GoogleChrome / lighthouse

Automated auditing, performance metrics, and best practices for the web.
https://developer.chrome.com/docs/lighthouse/overview/
Apache License 2.0
28.39k stars 9.38k forks source link

One common interface for deriving score from raw values & deriving the weighted average. #11881

Open koraa opened 3 years ago

koraa commented 3 years ago

Hi there!

It would be really useful if Audit featured a static method scoreFromRaw(raw: Number) => Number that could be used to map the raw value into the score range (and maybe even an inverse rawFromScore(score).

This is currently mostly available with the p10 and median config options, but some classes like UnusedBytes/ByteEfficiencyMethod use custom conversion methods.

This feature would be really useful for anyone doing custom processing to measurements. E.g. I am trying to experiment with new methods to derive average scores.

(In my case generating an estimate of audit's raw values separately, mapping the estimate into the score space and then taking the weighted average instead of calculating the weighted average multiple times and then generating an estimate from that; as previously discussed in https://github.com/GoogleChrome/lighthouse/issues/11570)

In the same vein, it would be really useful if lighthouse-core/scoring.js was exposed and featured a function that could derive the weighted average from auditName => auditScore instead of requiring the entire auditName => auditObject where auditObject at least needs to include scoreDisplayMode. While I understand that scoreDisplayMode here is used to convey error information this error information may be better encoded as a score undefined or null value and scoringModes MANUAL & INFORMATIVE should be compile time constant so their weight should be zero anyways (or am I missing something here?).

Thank you!!

connorjclark commented 3 years ago

This may be immediately useful to you: https://github.com/paulirish/lh-scorecalc/blob/4c7724ad6587595bda807e1c2278a07c9f55e7ec/script/math.js#L78

koraa commented 3 years ago

Thank you!

EDIT: To expand on this a little bit; my biggest issue right now isn't really the math portion; it's the special cases I have to consider. My code looks something like this right now:

const lhScoreFromRaw = curry('lhScoreFromRaw', (raw, audit) => {
  const a = is_a(audit, String) ? lhAuditCls(audit) : audit;

  if (a.meta.scoreDisplayMode === 'binary')
    return raw; // Already either 1 or 0

  if (a instanceof ByteEfficiencyAudit)
    return ByteEfficiencyAudit.scoreForWastedMs(raw);

  const lnp = lhScoreParams(a);
  if (isReal(lnp.p10) && isReal(lnp.median))
    return a.computeLogNormalScore(lnp, raw);

  assert(false, `Don't know how to score ${typename(a)}`);
});

It considers (1) binary scoring (which don't have raw values) (2) numeric scoring from log normal (using the private computeLogNormalScore interface) (3) Byte efficiency audits (4) just now I discovered I neglected to consider #11882 so I'll have to add another special case for that…

koraa commented 3 years ago

Just found another special case: redirects audit which is 1 for zero and one redirects and uses the method outlined in #11883 in other cases. Raw value is set to the wasted ms in either case.

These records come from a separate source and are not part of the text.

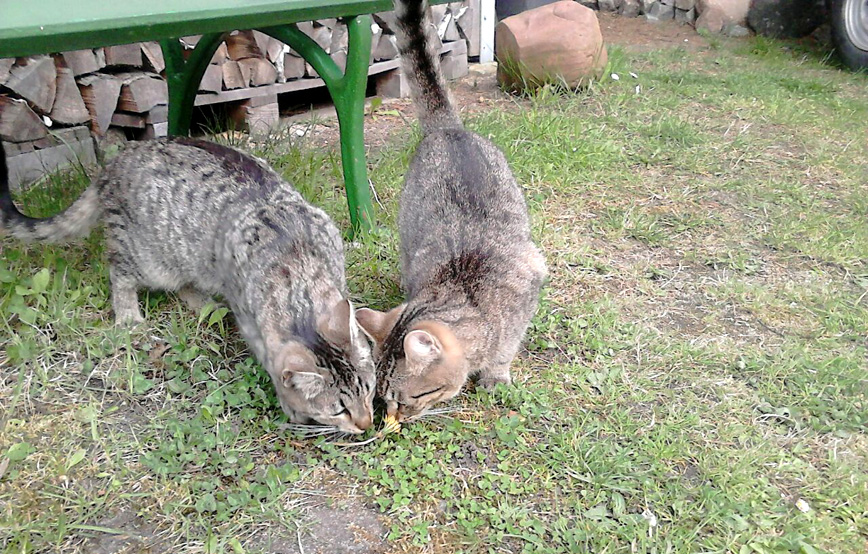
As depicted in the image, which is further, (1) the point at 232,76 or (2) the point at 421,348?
(1) the point at 232,76

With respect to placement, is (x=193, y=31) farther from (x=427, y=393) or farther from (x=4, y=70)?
(x=4, y=70)

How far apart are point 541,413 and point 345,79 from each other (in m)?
1.84

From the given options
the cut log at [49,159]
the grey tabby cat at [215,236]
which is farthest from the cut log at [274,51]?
the grey tabby cat at [215,236]

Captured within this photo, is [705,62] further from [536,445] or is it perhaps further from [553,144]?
[536,445]

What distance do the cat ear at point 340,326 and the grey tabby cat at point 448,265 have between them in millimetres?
171

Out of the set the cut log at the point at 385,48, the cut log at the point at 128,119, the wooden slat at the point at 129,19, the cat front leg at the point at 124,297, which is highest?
the wooden slat at the point at 129,19

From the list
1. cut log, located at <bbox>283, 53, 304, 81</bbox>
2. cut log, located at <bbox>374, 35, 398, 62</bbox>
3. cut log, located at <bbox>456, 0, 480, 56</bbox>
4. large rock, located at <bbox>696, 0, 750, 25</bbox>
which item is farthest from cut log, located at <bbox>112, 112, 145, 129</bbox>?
large rock, located at <bbox>696, 0, 750, 25</bbox>

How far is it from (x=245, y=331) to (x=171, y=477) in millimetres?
687

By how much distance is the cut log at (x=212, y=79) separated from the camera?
4668mm

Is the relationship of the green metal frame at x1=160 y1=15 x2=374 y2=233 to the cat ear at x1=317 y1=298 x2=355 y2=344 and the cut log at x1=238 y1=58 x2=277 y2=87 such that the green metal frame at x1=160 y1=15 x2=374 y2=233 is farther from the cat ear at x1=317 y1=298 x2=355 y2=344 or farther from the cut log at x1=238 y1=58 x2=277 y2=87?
the cat ear at x1=317 y1=298 x2=355 y2=344

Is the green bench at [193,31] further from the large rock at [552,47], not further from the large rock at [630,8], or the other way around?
the large rock at [630,8]

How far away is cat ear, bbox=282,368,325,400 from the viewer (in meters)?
2.19

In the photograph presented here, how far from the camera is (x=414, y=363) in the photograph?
91.0 inches

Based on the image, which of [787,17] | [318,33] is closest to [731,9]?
[787,17]
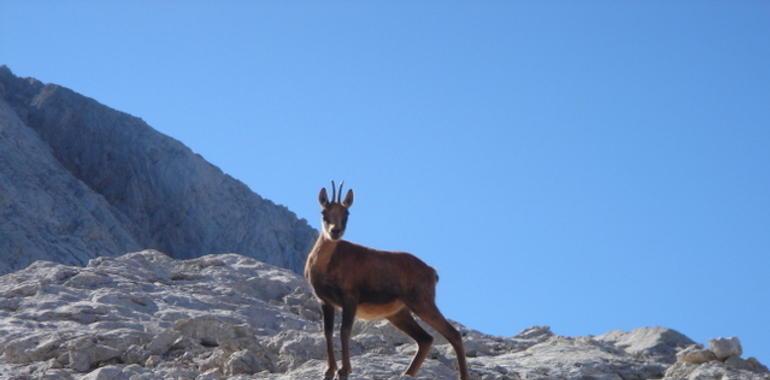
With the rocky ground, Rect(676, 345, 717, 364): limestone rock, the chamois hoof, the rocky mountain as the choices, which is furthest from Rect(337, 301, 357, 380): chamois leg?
the rocky mountain

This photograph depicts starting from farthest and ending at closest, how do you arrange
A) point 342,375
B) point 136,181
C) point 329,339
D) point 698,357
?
point 136,181, point 698,357, point 329,339, point 342,375

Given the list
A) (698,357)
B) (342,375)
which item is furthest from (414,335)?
(698,357)

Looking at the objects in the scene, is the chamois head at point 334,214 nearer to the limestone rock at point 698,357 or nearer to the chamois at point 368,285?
the chamois at point 368,285

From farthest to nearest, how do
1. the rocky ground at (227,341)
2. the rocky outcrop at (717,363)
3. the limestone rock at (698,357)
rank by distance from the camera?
the limestone rock at (698,357) → the rocky outcrop at (717,363) → the rocky ground at (227,341)

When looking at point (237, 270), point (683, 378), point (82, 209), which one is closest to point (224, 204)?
point (82, 209)

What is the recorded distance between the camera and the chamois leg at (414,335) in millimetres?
15031

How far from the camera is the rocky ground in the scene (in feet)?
53.2

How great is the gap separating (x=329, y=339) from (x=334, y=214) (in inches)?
60.0

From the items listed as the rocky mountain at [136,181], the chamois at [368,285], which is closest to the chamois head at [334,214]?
the chamois at [368,285]

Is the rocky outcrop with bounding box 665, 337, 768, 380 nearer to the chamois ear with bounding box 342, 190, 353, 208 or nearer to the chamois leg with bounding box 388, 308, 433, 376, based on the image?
the chamois leg with bounding box 388, 308, 433, 376

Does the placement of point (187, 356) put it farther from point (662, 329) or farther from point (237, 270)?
point (662, 329)

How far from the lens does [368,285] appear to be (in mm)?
15133

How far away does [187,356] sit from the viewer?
657 inches

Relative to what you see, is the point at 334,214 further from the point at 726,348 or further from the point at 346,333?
the point at 726,348
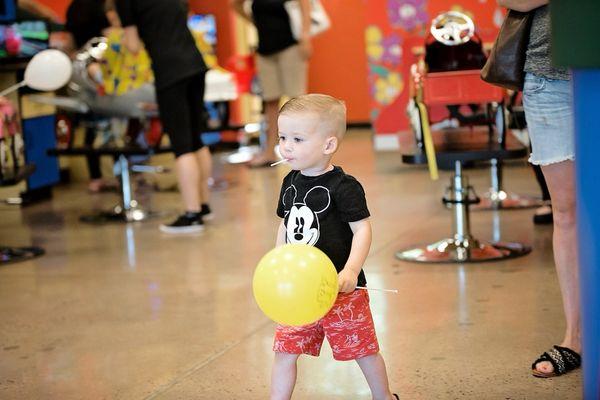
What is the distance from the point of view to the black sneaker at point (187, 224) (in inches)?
247

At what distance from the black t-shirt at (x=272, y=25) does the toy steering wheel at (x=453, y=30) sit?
12.2 ft

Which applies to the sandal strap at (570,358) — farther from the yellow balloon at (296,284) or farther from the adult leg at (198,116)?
the adult leg at (198,116)

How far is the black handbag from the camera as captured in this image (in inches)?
121

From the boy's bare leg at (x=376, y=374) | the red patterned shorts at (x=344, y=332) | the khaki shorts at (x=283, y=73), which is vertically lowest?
the boy's bare leg at (x=376, y=374)

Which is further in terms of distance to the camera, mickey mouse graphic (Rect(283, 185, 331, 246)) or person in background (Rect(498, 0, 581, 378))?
person in background (Rect(498, 0, 581, 378))

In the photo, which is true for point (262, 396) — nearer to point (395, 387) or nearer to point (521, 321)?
point (395, 387)

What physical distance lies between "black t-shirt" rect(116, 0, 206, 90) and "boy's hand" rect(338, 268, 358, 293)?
3698 mm

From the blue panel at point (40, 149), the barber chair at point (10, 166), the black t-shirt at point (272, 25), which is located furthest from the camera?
the black t-shirt at point (272, 25)

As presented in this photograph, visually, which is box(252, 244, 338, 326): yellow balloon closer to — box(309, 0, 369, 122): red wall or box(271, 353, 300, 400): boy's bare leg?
box(271, 353, 300, 400): boy's bare leg

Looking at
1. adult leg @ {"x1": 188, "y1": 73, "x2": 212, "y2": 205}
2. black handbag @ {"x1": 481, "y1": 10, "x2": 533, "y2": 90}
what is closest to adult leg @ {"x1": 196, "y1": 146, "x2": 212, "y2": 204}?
adult leg @ {"x1": 188, "y1": 73, "x2": 212, "y2": 205}

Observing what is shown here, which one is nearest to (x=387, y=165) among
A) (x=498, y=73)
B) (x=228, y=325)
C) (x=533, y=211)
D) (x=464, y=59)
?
(x=533, y=211)

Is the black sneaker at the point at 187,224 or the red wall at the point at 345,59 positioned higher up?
the red wall at the point at 345,59

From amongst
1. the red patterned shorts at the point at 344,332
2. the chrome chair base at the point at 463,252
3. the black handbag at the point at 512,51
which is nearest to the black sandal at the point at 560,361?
the red patterned shorts at the point at 344,332

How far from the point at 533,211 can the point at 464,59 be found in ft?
5.05
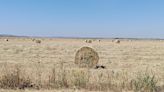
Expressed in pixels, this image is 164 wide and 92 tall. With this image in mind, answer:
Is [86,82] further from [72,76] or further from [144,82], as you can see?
[144,82]

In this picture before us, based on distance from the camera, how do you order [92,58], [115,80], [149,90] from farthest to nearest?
[92,58] → [115,80] → [149,90]

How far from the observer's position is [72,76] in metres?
13.0

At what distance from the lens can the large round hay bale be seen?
2120cm

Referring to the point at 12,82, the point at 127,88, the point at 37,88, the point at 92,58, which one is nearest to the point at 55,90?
the point at 37,88

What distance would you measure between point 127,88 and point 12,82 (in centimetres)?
363

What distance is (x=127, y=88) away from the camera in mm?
12125

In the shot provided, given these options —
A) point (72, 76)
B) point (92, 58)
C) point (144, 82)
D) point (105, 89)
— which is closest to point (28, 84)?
point (72, 76)

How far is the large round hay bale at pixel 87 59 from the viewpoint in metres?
21.2

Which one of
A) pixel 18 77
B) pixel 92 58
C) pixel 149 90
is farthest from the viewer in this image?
pixel 92 58

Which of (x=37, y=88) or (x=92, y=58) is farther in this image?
(x=92, y=58)

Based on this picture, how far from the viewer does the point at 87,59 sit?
21688mm

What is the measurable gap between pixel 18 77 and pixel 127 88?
3.48 metres

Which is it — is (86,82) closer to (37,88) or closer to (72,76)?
(72,76)

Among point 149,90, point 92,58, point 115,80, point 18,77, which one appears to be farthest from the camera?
point 92,58
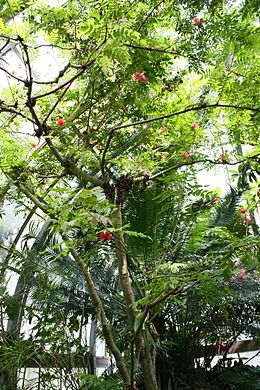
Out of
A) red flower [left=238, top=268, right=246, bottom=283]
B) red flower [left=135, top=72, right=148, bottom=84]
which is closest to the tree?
red flower [left=135, top=72, right=148, bottom=84]

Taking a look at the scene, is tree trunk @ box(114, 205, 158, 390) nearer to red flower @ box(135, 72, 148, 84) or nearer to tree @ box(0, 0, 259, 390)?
tree @ box(0, 0, 259, 390)

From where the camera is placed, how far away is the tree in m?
1.92

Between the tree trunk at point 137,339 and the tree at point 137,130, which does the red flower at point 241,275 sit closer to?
the tree at point 137,130

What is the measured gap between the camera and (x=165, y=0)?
243 cm

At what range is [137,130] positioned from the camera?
3.35m

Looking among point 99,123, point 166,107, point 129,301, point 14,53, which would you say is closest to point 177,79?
point 166,107

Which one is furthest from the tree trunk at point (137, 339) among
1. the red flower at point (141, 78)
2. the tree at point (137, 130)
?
the red flower at point (141, 78)

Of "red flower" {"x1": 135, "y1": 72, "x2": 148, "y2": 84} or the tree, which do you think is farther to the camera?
"red flower" {"x1": 135, "y1": 72, "x2": 148, "y2": 84}

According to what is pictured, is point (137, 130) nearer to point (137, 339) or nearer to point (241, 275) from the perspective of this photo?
point (241, 275)

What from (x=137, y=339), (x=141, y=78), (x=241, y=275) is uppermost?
(x=141, y=78)

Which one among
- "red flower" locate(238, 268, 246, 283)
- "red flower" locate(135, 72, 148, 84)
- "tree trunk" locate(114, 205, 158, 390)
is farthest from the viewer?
"red flower" locate(238, 268, 246, 283)

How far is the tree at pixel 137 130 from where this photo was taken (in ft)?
6.30

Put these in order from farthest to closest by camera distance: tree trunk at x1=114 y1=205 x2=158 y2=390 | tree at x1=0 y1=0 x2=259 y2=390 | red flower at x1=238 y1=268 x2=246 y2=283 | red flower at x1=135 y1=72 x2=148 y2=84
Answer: red flower at x1=238 y1=268 x2=246 y2=283, red flower at x1=135 y1=72 x2=148 y2=84, tree trunk at x1=114 y1=205 x2=158 y2=390, tree at x1=0 y1=0 x2=259 y2=390

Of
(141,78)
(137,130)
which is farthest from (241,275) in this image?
(141,78)
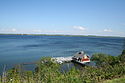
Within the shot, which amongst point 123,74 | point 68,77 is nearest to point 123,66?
point 123,74

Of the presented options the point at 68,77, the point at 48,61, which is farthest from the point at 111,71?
the point at 48,61

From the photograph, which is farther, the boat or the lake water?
the lake water

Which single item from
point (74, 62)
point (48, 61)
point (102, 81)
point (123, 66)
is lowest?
point (74, 62)

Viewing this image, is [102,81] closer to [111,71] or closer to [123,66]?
[111,71]

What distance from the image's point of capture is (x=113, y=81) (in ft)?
15.3

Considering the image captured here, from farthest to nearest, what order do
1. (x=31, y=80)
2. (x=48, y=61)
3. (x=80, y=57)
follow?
1. (x=80, y=57)
2. (x=48, y=61)
3. (x=31, y=80)

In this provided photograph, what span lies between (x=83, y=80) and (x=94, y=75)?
0.55 metres

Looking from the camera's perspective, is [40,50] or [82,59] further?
[40,50]

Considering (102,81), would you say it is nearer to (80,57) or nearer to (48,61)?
(48,61)

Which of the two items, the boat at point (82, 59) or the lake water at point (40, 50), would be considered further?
the lake water at point (40, 50)

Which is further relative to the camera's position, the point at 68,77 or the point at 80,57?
the point at 80,57

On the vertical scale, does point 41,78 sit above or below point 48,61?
above

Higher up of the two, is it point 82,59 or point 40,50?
point 82,59

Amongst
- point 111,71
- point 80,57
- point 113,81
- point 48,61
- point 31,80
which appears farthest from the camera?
point 80,57
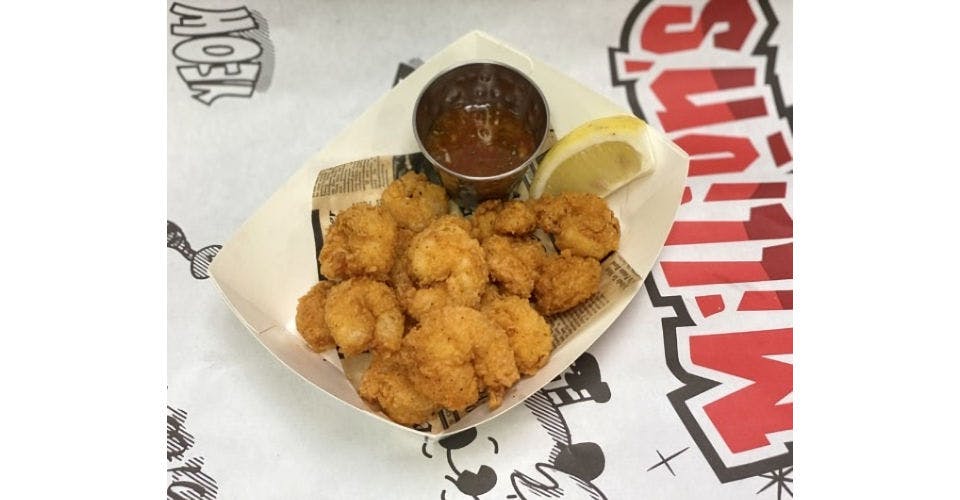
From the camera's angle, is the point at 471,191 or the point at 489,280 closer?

This seems a bit odd since in the zero and one redirects case the raw value and the score are entirely uncorrelated. This is also the first scoring function I've seen which depends on >1 variables.

Isn't the latency tested somewhere else too? One of the findings from harmonicobserver is that measurements tend to be correlated (graph – experiment is artificial because it shows the graph for an empty page. The effect is still present but less impactful for less extreme sites). This increases variance because the weighted average of multiple correlated functions still has a pretty high variance.

If latency is measured somewhere else too, it might be better (just for our mental models) to define the score based solely on the number of redirects (something like p90=.5, median=1.5).

Are you interested in more suggestions like these? Otherwise I'll leave it with making-lh-continous suggestions :)

brendankenny commented 3 years ago

These would be great improvements. It would allow use cases like yours, as well as making counterfactual tools like the score calculator ("what happens to my scores if I improved this audit by X") easier to implement without duplicating large chunks of internal code that's subject to change.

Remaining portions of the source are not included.